Input for this task:

>>>>

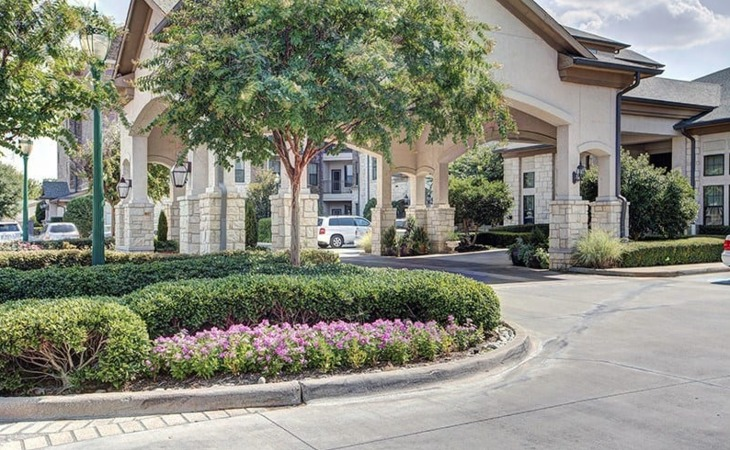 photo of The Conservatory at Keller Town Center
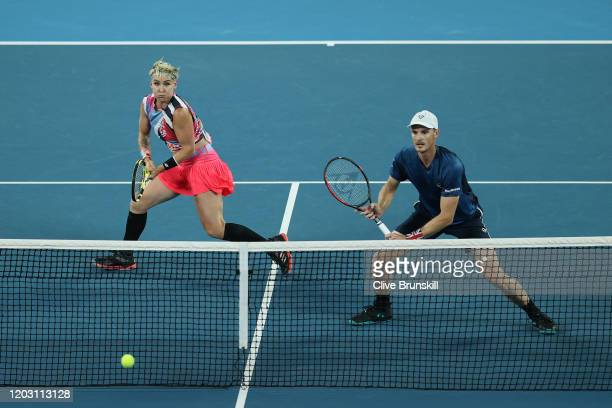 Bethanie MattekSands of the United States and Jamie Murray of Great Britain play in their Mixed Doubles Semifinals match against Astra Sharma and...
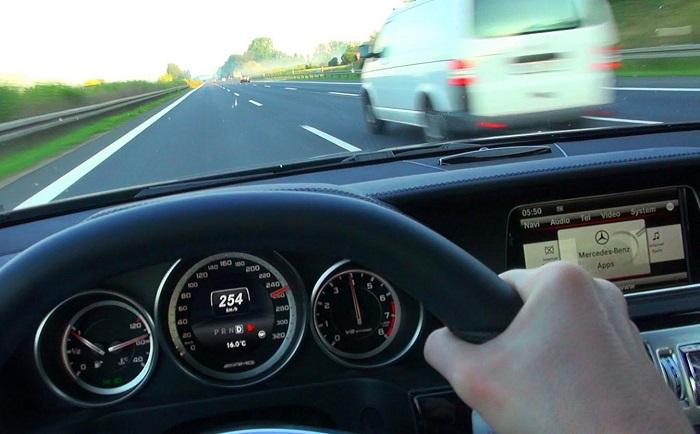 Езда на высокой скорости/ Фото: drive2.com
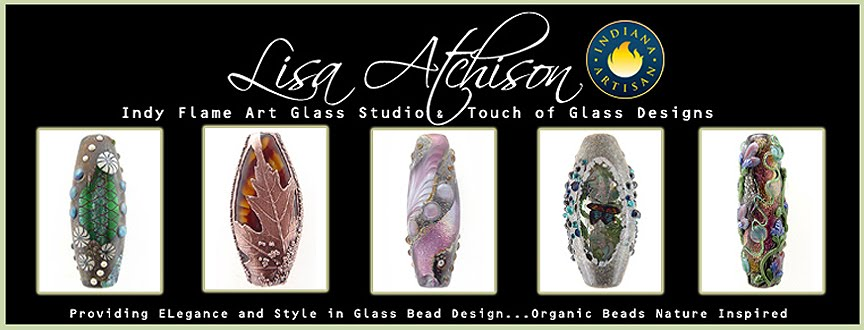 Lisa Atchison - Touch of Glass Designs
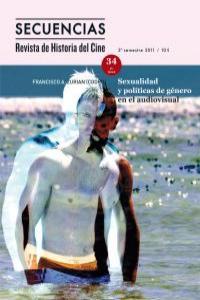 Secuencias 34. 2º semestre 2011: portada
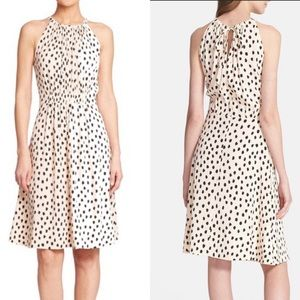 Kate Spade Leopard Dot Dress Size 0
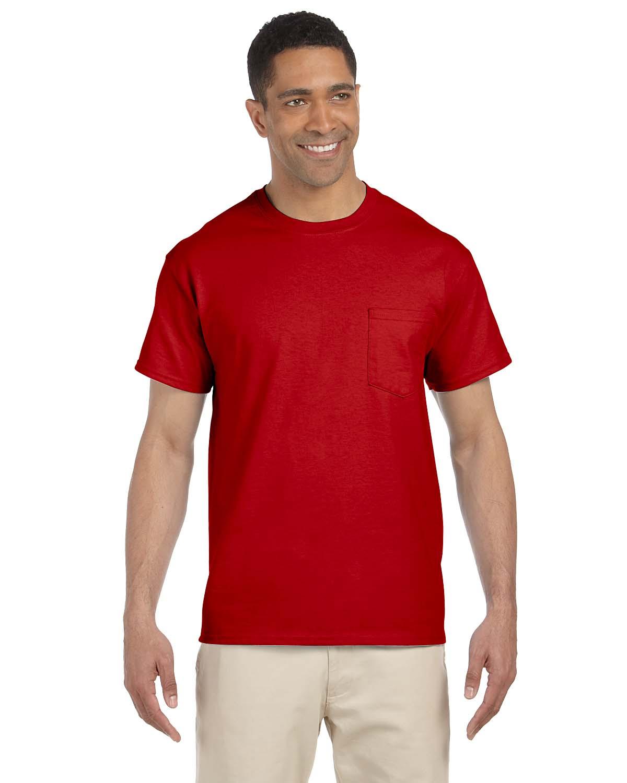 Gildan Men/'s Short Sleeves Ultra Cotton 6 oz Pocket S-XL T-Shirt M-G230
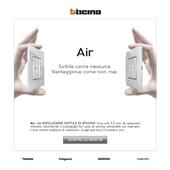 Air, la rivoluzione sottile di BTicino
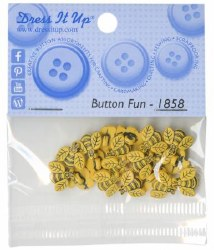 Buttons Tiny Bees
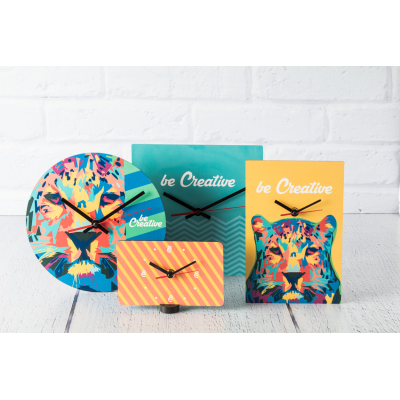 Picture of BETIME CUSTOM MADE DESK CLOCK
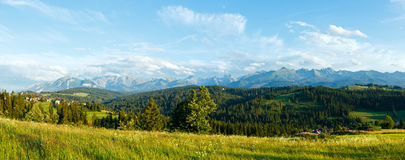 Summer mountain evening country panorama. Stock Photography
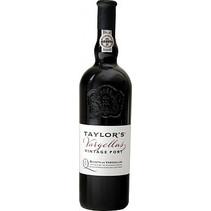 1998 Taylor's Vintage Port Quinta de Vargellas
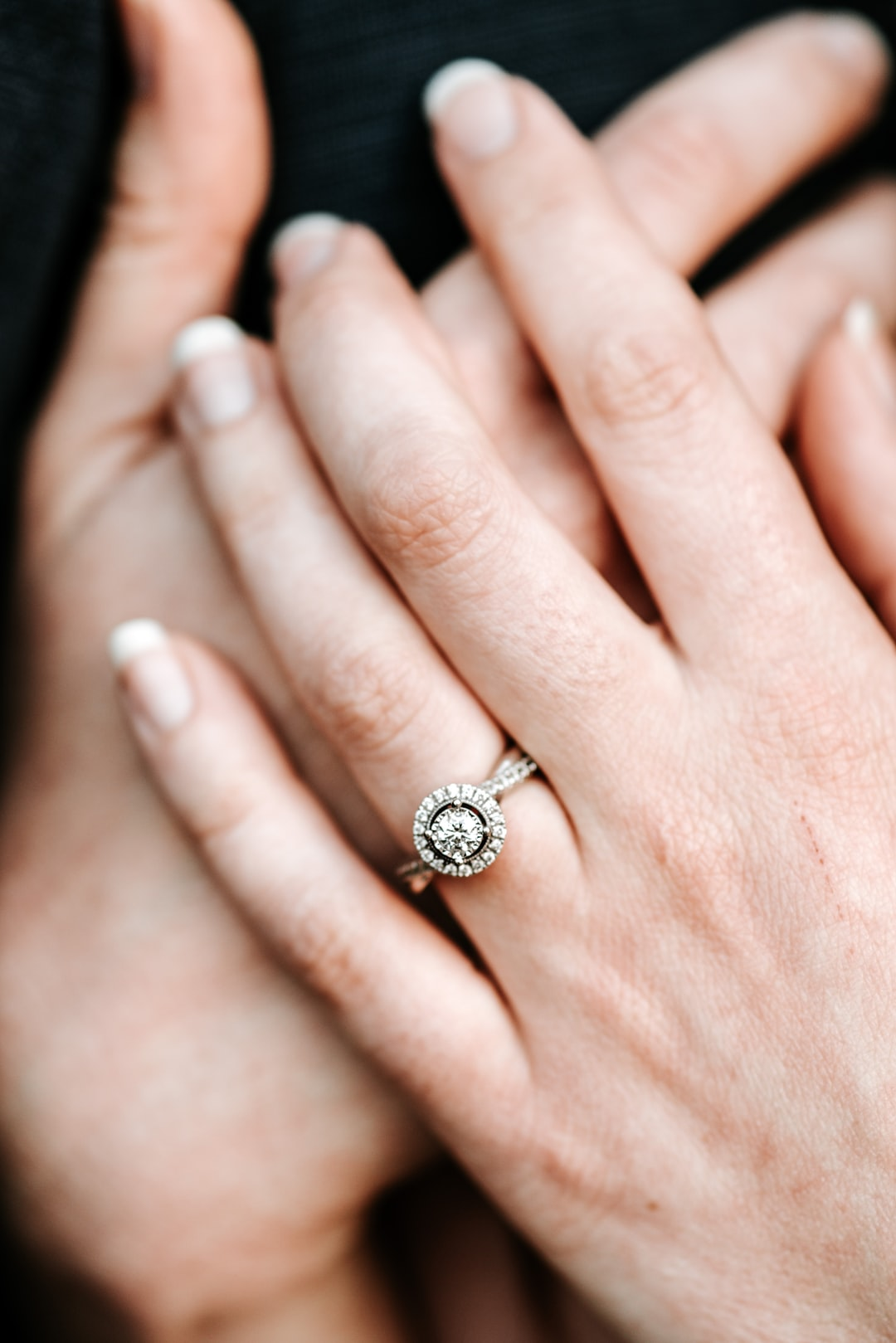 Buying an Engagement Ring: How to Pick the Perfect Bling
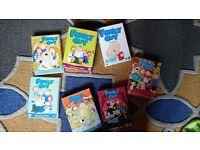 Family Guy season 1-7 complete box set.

<<<<
>>>>

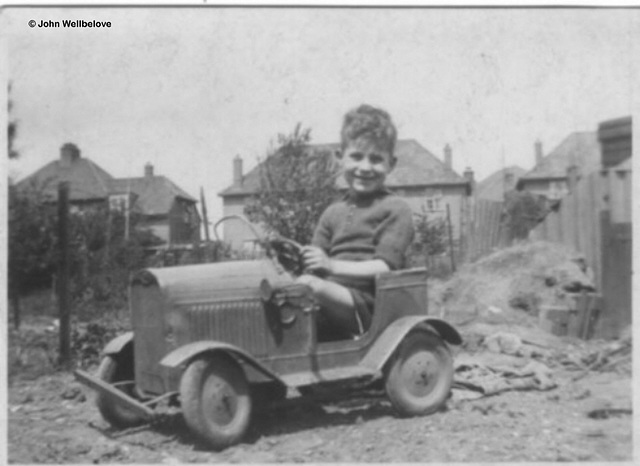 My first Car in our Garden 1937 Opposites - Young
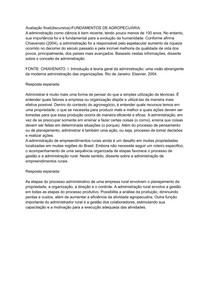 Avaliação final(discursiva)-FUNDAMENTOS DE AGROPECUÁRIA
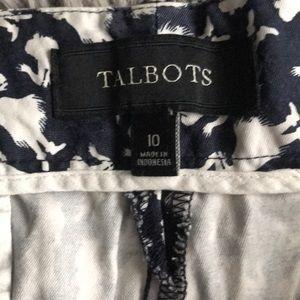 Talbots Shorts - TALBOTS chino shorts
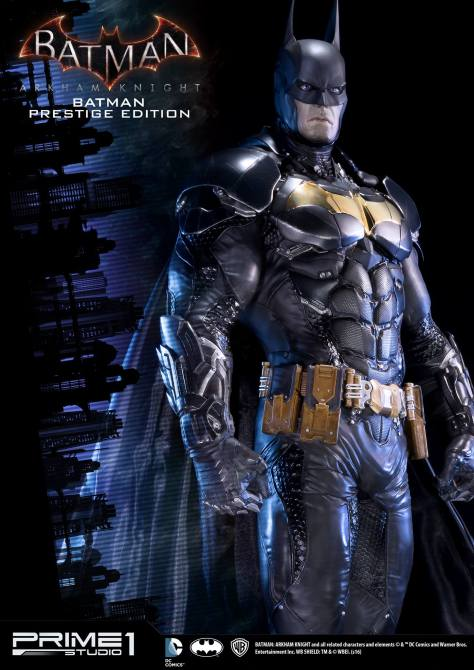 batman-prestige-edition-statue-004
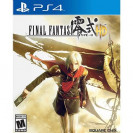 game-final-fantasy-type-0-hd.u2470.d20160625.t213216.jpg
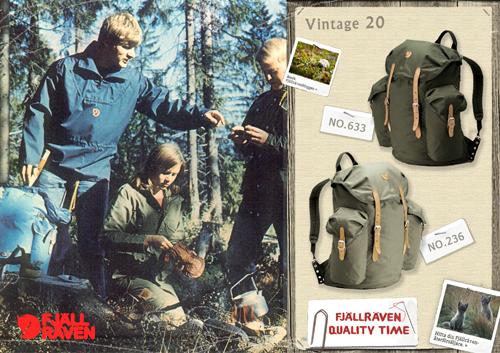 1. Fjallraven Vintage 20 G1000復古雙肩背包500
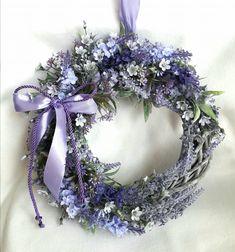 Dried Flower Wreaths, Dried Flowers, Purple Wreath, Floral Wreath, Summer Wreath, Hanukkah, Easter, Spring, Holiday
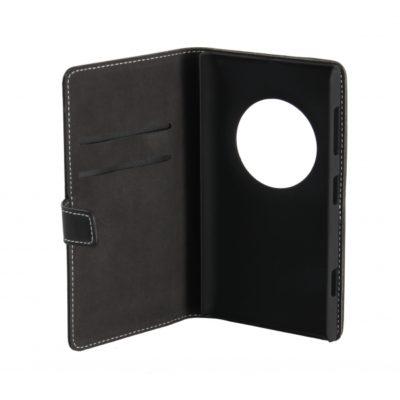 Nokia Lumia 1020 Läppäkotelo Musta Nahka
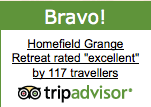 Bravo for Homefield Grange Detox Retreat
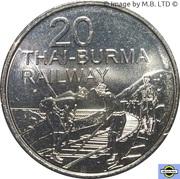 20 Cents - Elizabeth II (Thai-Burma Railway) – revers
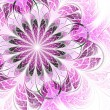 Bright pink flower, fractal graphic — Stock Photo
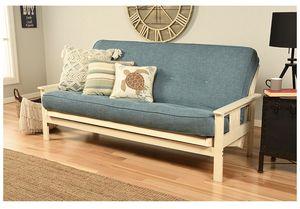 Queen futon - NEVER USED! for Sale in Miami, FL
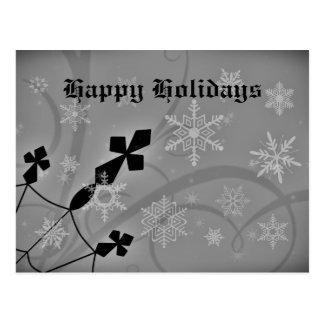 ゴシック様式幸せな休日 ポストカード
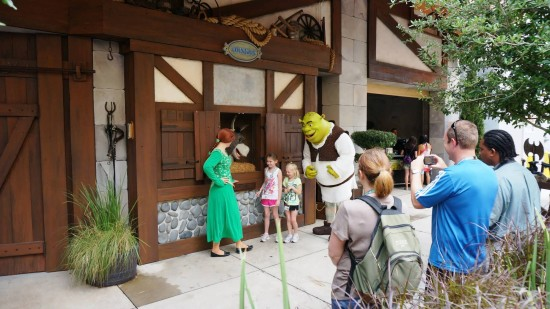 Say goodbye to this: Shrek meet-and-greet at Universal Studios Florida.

<<<<
>>>>

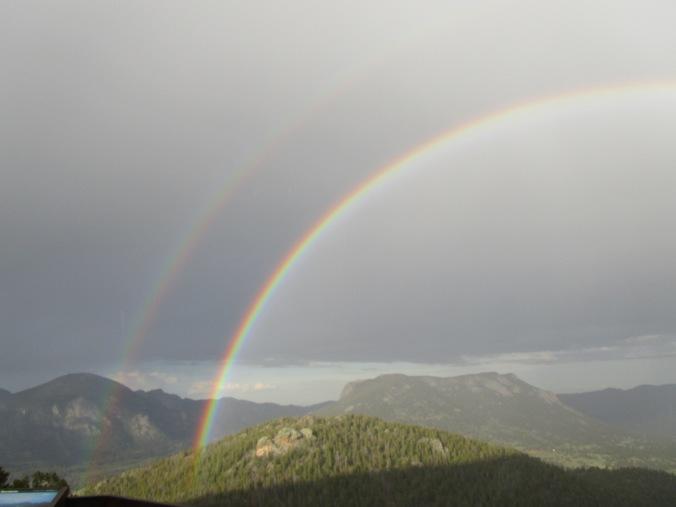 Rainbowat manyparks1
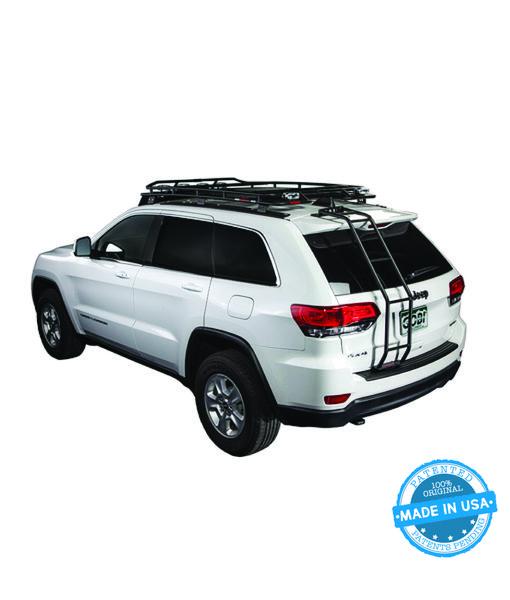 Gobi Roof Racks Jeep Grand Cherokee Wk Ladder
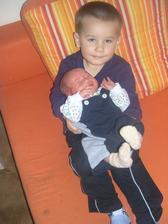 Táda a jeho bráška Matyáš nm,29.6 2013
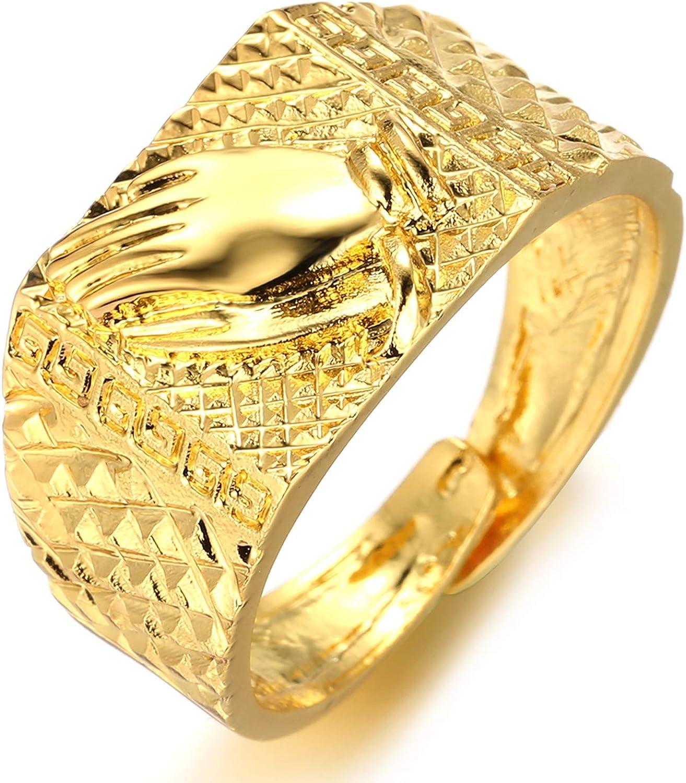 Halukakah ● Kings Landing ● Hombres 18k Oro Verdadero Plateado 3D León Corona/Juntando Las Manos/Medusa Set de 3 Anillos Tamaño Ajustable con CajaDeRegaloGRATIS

<<<<

Task details:
Using the data above, give again exactly the lines starting at the one holding "Bethanie MattekSands of" and ending at the one holding "Family Guy season 1-7 complete box set.", inclusive, and nothing more. Omit the pictures.

Task result:
 Bethanie MattekSands of the United States and Jamie Murray of Great Britain play in their Mixed Doubles Semifinals match against Astra Sharma and...
 Езда на высокой скорости/ Фото: drive2.com
 Lisa Atchison - Touch of Glass Designs
 Secuencias 34. 2º semestre 2011: portada
 Kate Spade Leopard Dot Dress Size 0
 Gildan Men/'s Short Sleeves Ultra Cotton 6 oz Pocket S-XL T-Shirt M-G230
 Air, la rivoluzione sottile di BTicino
 Buttons Tiny Bees
 Picture of BETIME CUSTOM MADE DESK CLOCK
 Summer mountain evening country panorama. Stock Photography
 1998 Taylor's Vintage Port Quinta de Vargellas
 Buying an Engagement Ring: How to Pick the Perfect Bling
 Family Guy season 1-7 complete box set.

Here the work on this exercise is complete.